Werden die drei Sätze in gedrängter, weniger abgeschlossener Form in ein Ganzes zusammengegossen, so entsteht das Concertino oder Konzertstück. Dasselbe besteht meist nur aus einem längeren Satz, in dem die Bewegung wohl einmal wechselt, oder ein Mittelsatz in einem langsamen Zeitmaß episodisch vorkommt.
Was das gewöhnliche Konzert für ein Soloinstrument ist, sind das Doppel- und Tripel-Konzert für zwei und drei Soloinstrumente, von denen jedes, dem anderen gegenüber, berechtigte Hauptstimme ist. Es versteht sich von selbst, dass der Tonsatz wie im Duo und Trio polyphon ist, und dass das begleitende Orchester dieselbe wesentliche Stelle einnimmt, wie beim einfachen Konzert.
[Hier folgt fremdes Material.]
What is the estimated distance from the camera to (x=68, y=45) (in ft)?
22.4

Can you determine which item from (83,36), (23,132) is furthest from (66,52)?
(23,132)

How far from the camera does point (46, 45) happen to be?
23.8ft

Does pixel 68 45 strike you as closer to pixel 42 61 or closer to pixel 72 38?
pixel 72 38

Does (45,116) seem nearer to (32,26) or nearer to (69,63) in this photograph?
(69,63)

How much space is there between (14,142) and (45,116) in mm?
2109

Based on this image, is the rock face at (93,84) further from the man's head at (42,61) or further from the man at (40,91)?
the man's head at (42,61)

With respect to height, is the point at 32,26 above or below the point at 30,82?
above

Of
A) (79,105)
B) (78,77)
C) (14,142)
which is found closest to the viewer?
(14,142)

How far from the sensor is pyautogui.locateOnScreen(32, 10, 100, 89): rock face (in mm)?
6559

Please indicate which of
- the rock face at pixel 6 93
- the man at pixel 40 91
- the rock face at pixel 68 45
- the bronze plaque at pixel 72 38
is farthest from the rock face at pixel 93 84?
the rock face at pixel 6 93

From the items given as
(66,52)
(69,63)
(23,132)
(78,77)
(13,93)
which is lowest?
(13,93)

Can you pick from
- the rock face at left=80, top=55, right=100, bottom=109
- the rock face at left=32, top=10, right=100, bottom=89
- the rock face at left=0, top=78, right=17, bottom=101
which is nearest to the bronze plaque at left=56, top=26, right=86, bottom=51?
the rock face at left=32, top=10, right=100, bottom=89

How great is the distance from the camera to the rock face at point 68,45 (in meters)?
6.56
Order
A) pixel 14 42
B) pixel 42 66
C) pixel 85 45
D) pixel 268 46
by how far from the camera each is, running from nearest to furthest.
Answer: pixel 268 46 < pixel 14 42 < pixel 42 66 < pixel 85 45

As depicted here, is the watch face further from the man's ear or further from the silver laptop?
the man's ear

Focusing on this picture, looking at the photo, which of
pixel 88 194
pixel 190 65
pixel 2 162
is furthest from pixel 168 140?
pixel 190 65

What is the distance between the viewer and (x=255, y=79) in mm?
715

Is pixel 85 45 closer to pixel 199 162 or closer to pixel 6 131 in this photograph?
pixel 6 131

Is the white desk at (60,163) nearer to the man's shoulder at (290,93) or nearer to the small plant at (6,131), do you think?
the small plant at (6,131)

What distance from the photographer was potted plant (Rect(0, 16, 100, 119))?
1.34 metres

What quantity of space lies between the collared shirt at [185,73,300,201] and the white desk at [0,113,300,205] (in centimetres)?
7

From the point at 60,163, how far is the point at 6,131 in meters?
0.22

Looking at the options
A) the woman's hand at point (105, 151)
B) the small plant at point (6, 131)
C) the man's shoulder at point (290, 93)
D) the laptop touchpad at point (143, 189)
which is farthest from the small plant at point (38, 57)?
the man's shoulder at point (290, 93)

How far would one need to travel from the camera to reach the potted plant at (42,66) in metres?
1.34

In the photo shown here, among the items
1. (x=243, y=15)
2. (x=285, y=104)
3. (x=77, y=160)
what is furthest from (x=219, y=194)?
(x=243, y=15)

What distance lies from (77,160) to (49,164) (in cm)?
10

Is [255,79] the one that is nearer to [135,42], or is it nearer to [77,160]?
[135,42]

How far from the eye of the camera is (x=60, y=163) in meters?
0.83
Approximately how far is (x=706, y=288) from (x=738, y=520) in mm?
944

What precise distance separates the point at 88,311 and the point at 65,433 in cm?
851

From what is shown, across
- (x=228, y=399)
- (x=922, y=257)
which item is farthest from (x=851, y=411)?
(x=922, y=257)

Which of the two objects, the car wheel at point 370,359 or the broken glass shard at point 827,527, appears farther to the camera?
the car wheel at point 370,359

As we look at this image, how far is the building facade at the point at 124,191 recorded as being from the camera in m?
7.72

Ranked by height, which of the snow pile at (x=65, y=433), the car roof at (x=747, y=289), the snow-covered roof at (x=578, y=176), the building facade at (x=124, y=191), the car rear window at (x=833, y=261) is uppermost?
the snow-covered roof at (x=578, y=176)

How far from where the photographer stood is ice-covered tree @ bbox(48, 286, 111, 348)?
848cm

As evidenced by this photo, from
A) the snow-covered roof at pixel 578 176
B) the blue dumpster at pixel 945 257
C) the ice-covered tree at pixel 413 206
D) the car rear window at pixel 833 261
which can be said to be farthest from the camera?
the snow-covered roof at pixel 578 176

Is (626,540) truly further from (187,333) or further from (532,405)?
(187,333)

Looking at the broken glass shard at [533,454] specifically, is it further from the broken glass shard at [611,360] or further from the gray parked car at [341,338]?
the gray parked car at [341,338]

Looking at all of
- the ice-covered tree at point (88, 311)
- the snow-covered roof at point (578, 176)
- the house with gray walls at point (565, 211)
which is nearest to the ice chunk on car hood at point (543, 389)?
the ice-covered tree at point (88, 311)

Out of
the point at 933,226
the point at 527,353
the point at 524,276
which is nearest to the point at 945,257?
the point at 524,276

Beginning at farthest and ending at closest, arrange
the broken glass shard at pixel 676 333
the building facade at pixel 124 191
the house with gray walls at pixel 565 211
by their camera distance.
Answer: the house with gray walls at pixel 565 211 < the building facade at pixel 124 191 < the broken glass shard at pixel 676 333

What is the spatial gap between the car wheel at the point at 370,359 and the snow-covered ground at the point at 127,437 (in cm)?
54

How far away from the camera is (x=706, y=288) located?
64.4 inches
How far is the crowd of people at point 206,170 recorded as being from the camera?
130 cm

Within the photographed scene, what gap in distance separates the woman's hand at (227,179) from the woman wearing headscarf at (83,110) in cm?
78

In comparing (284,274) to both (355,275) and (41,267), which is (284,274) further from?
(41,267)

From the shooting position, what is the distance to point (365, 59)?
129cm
Von der Bedeutung des Wortes Konzert als Kunstform abgesehen, belegt man mit diesem Namen auch jede Musikaufführung, welche mehrere vollstimmige Tonstücke, worunter namentlich das oben beschriebene Instrumentalkonzert gehört, in ihrem Programm führt. Nach den Hauptgattungen der aufzuführenden Tonwerke unterscheidet man verschiedene Arten von Konzerten, nämlich geistliche, in denen Tonwerke religiösen, und weltliche, in denen solche nicht kirchlichen Inhalts vorgetragen werden; Vokalkonzerte, in denen Gesangwerke, und Instrumentalkonzerte, in denen Instrumentalwerke ausschließlich oder doch vorwiegend vorgeführt werden. Geistliche Konzerte finden meist in der Kirche statt und werden daher auch oft Kirchenkonzerte genannt; Oratorienkonzerte in der Kirche oder im Saal. Ferner spricht man hinsichtlich der Besetzung von Großen Konzerten, in denen das ganze Orchester oder auch der Chor mit umfangreichen Werken zur Verwendung kommt sowie auch Virtuosen und Solosänger mitwirken; ferner von Kammerkonzerten, in denen nur Kammermusikstücke vorgetragen werden; von Sinfoniekonzerten, die für Ausführung von Sinfonien und Ouvertüren ausschließlich bestimmt, und von Virtuosenkonzerten, welche Vorträgen im Solospiel hauptsächlich gewidmet sind. Endlich werden die aufzuführenden Tonwerke entweder, wie es meistenteils der Fall ist, von wirklichen Fachmusikern ausgeführt oder von Kunstliebhabern. Nach diesem Unterscheidungsmoment nennt man jene Künstler-, diese Dilettantenkonzerte.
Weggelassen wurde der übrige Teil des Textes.